Selected extract
--- --- ---

We are using cookies to give you the best experience. You can find out more about which cookies we are using or switch them off in privacy settings.
AcceptPrivacy Settings

Wild Crocus in Slovenia

Home > Slovenia travel tips > Flora and fauna of Slovenia > Wild crocus in Slovenia

In early spring, long before most other plants start to grow, Crocus lend colour to the meadows of Slovenia.

A Sign of Spring

Their showy flowers stay low by the ground, sheltered by last years dry grass, to avoid spells of wind and cold. These plants are delicate: one strong rainshower or hailstorm and it is all over for a whole year. But isn’t all beauty inherently vulnerable? With their purple, pink and white colours, Crocuses are a much-awaited sign of spring for many Slovenians.

Spring Crocus

Crocuses are well known as garden plants in most of the Northern Hemisphere, they are often planted in Slovenian gardens as well. Nevertheless, Slovenians are fortunate to know them in the first place as wild plants! Of all Slovenian species, Spring Crocus, Crocus heuffelianus (formerly C. vernus ssp. vernus),  is the largest one. It is also the wild ancestor of many garden cultivars. Usually, its flowers are purple-violet of one shade or another, with darker tips on the petals. Occasionally there are some white-flowered individual plants. This white colour is a genetic mutation and they are still recognisable as Spring Crocus by their large size. White Spring Crocus are uncommon, but because the colour is inherited, it is possible to find a number of them together.

--- --- ---

Entries supplied
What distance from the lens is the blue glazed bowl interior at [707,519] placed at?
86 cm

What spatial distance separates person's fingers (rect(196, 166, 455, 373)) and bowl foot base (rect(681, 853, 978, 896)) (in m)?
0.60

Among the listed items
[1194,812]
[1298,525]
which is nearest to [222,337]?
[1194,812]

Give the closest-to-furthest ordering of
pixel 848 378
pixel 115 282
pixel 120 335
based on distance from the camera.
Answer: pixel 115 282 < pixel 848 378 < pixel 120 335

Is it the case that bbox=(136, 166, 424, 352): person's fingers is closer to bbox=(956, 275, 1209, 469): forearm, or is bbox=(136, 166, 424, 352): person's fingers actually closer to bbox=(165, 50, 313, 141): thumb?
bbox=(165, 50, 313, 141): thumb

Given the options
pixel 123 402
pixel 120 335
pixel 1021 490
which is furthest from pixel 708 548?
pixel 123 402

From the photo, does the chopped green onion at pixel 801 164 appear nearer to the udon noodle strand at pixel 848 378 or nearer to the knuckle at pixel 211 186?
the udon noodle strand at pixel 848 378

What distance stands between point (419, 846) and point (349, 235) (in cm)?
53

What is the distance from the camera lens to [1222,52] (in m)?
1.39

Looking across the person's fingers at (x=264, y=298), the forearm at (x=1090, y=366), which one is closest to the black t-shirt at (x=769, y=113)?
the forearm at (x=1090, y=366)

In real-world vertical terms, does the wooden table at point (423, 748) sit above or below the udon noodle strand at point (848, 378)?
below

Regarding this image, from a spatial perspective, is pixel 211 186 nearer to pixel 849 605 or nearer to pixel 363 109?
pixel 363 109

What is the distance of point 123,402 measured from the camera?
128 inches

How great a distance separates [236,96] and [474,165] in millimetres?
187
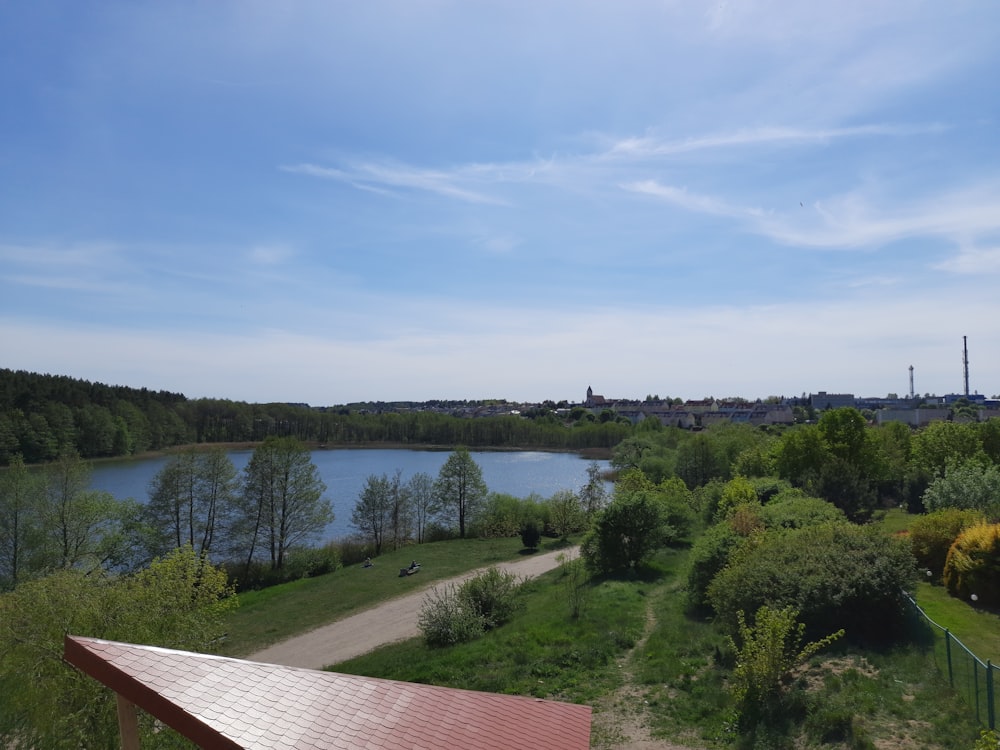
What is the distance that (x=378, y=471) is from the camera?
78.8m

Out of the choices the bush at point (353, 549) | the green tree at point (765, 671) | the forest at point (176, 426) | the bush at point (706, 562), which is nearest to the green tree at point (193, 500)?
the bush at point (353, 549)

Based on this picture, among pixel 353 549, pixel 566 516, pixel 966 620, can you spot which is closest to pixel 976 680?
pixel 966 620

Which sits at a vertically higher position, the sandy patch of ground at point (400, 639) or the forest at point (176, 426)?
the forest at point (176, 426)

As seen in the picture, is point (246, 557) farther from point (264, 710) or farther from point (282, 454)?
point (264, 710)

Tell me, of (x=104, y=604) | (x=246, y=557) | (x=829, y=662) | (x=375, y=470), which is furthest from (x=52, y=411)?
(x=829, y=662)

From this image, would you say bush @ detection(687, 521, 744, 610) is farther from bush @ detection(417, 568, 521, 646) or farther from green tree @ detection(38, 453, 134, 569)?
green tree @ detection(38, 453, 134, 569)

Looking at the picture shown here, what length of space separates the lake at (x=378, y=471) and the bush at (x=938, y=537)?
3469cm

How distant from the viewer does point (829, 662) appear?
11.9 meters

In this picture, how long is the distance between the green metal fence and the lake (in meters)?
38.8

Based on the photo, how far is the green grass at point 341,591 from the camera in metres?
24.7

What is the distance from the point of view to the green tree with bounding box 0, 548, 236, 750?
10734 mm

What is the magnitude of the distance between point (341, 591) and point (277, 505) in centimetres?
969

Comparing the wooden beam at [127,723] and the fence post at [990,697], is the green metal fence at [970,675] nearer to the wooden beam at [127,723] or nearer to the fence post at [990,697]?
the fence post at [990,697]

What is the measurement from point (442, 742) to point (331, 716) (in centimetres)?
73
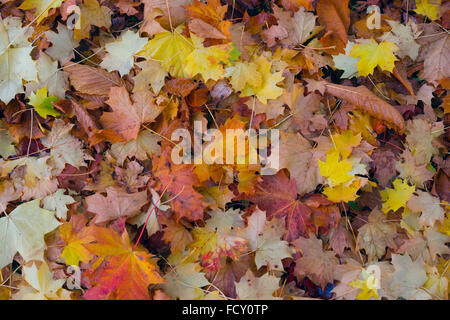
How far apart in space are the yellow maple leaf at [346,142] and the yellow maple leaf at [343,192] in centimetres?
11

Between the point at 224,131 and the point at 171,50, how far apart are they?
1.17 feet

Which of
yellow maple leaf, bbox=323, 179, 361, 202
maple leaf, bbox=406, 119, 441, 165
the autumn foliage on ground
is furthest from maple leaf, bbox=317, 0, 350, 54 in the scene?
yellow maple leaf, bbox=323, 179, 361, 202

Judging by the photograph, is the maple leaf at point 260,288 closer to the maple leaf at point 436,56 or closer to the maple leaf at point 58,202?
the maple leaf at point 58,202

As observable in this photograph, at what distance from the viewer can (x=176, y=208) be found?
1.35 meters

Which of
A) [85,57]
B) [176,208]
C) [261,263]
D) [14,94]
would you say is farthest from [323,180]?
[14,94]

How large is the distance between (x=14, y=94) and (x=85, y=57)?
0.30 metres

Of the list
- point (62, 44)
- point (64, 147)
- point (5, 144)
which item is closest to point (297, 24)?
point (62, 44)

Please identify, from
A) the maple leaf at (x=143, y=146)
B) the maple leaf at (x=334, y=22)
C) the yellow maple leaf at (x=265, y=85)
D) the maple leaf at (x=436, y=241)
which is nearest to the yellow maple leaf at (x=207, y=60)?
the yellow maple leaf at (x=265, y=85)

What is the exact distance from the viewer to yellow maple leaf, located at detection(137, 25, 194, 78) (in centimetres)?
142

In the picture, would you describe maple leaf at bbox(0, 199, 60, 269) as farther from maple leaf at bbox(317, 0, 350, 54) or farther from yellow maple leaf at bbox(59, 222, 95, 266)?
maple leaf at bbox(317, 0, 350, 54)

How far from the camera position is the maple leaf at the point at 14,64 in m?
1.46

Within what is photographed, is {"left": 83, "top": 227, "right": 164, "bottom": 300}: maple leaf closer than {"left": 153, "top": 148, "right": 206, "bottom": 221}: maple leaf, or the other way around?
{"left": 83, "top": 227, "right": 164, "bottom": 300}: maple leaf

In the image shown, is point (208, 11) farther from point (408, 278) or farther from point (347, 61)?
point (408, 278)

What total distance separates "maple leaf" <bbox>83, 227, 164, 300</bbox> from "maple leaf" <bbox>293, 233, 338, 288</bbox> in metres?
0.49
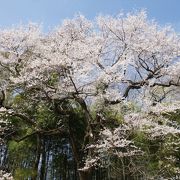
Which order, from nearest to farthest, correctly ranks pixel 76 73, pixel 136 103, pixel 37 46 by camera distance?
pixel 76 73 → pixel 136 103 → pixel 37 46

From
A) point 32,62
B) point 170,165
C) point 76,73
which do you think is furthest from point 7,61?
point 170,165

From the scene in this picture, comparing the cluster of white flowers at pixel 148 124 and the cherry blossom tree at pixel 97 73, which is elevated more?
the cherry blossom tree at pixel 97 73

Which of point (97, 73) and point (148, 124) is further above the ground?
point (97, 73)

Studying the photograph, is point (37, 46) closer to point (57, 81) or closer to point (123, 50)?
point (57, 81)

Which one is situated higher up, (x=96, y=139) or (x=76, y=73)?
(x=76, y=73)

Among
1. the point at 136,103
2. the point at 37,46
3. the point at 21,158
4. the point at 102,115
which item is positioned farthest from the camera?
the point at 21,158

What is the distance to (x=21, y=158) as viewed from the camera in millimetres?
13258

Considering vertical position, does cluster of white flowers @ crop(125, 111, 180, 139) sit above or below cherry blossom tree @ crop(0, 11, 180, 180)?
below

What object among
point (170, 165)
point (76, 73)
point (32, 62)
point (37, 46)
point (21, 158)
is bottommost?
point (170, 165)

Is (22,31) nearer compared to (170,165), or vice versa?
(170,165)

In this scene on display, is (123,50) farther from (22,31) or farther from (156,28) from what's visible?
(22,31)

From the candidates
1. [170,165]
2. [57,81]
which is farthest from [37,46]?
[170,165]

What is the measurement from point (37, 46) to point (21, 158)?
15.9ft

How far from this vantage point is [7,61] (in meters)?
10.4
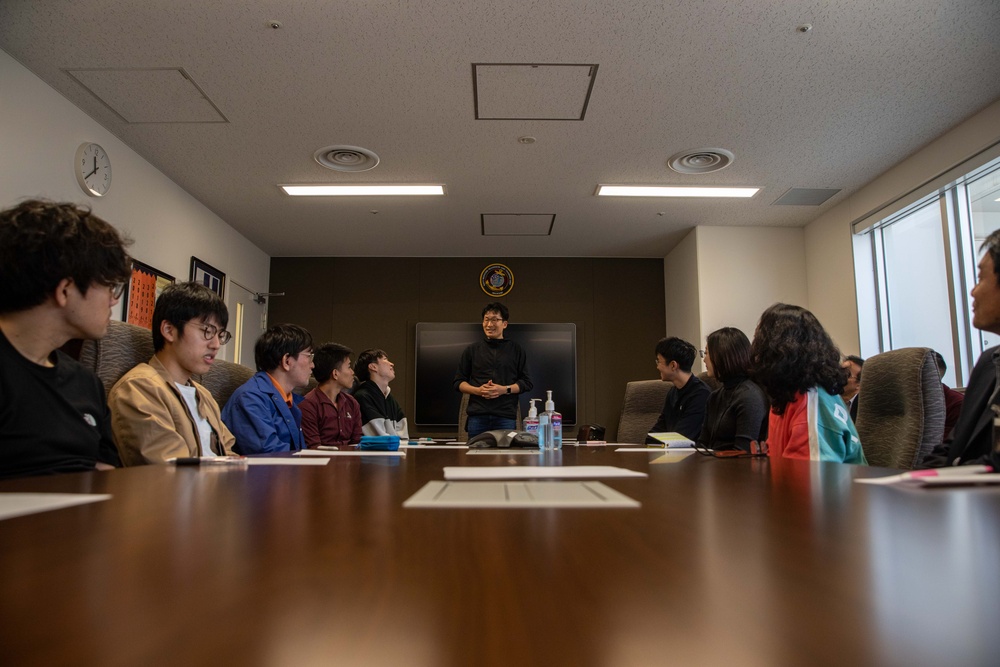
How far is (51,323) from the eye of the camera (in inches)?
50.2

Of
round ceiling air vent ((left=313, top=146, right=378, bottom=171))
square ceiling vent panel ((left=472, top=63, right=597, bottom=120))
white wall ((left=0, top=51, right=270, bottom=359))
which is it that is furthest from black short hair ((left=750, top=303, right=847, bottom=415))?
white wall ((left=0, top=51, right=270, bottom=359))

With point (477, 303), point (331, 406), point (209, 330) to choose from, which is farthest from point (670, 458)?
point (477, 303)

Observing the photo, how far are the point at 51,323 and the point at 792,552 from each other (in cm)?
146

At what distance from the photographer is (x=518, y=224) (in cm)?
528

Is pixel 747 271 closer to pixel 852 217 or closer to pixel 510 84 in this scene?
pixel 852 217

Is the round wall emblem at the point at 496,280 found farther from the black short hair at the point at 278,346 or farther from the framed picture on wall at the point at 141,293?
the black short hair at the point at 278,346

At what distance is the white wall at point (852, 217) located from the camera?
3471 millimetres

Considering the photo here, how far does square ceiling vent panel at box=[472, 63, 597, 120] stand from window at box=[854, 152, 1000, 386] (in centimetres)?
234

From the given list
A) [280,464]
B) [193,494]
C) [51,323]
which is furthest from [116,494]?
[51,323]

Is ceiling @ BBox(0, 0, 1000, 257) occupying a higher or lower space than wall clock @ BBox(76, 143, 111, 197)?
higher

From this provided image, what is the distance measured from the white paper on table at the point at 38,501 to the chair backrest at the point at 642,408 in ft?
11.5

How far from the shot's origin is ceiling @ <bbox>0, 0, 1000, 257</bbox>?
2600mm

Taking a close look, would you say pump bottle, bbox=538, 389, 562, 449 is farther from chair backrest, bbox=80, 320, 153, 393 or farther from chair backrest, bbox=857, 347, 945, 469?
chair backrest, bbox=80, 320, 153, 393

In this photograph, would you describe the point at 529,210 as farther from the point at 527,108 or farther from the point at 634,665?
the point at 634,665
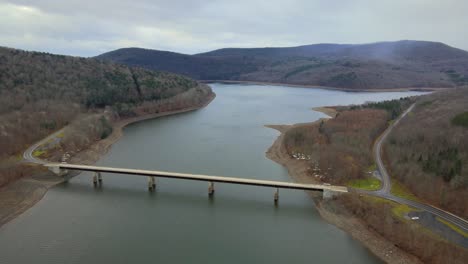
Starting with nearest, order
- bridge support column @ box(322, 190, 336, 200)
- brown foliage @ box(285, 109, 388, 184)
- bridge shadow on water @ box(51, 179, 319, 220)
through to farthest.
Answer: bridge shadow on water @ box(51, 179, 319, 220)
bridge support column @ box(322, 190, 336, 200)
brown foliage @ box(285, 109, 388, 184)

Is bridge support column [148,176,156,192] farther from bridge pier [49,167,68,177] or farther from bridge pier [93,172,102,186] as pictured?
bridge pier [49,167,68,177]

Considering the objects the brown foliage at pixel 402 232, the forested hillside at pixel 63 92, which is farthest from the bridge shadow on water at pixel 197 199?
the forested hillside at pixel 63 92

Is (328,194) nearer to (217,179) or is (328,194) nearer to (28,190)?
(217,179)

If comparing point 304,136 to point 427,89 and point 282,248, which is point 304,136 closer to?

--- --- ---

What is needed
From the navigation path near the top of the wild crocus page above, list every step in order.

Written response
Home
Slovenia travel tips
Flora and fauna of Slovenia
Wild crocus in Slovenia